October is Cybersecurity Awareness month—as it has been each year since the White House and Congress first designated it in 2004. In other words, we’ve been officially reminding ourselves to be aware of hacker attacks for each of the past 18 years.
From where I sit, as a long-time information technology executive and as a current CIO, I know we must do more than simply be aware of the threat. We need to recognize that it’s a war with no end. The bad guys are simply too numerous, relentless and endlessly inventive. We are engaged in a protracted battle during which we need to expect temporary setbacks and losses.
Modern data security must start before data is compromised, so instead of reacting to the inevitable security breaches, we must proactively prepare for them. It’s the only way to quickly recover and get back to business.
Here are 3 key points about cybersecurity that I’ve learned in my more than 25 years of work in data-intensive industries:
1. Prepare for the IT collision. Have a plan for it.
When there’s a security breach, the first response within organizations can often be confrontational.
Too often a cybersecurity team will rush to IT asking: “Do we have a data back-up?”
IT replies: “Of course we do, but how did these guys get in?”
Don’t underestimate the impact a security breach will have on your team and its morale and sense of pride. It is critical to ensure that potential finger pointing never happens. Instead, focus on creating common understanding that cyberattacks are inevitable, and that we all need to collaborate on an orchestrated team response from the get-go. Leave egos outside the room and focus on the problem at hand.
Be sure to have an incident response plan, with clear definition of roles and responsibilities. That includes having a well-practiced recovery plan in place — with a communications plan for keeping your customers, partners, regulators and the public informed about the situation, a core component.

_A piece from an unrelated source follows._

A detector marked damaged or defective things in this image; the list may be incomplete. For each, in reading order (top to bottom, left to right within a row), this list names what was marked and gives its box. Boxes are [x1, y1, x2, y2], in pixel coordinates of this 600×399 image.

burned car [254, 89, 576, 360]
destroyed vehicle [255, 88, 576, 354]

2. A good backup is half the battle. Practice your restore too.
The only thing better than a good backup is a great restore. If you can restore your data crown jewels, you have your best chance to resume normal business. But that depends on having a tested, clean back-up.
3. Organizations take various approaches to backing up their data as part of recovery preparedness. Too often, though, there’s a false sense of security. Take a layered approach to your defenses.

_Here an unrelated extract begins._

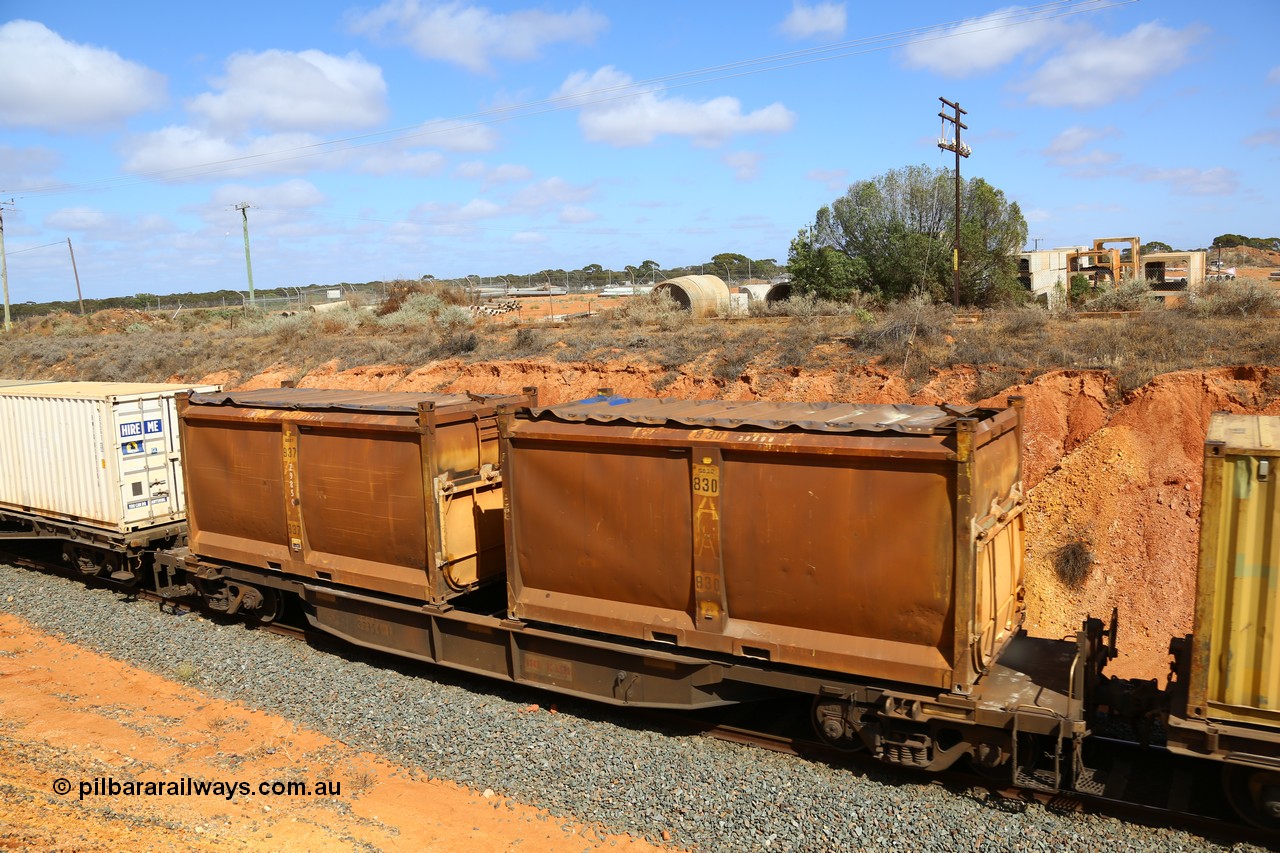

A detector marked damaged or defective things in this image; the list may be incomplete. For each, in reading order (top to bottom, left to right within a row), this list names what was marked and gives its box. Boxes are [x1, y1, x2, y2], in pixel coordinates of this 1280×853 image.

One of the most promising security innovations I’ve seen in recent years is deception technology—an approach that populates your network with potentially hundreds of decoys that appear to the attackers to be real network nodes. We have fully integrated these technologies into our software platform, in the form of Metallic ThreatWise, which can spot and intercept threats before they do damage.
The more hurdles you create and distractions to intruders you provide and chances for them to leave footprints, the more time you buy for yourself and your security team to detect and respond to these intruders.
As I’ve said, cyberattacks are inevitable. The only true defense is to recognize that fact and take a proactive approach to security — building it not only into your data network, but into your organization’s philosophy and culture.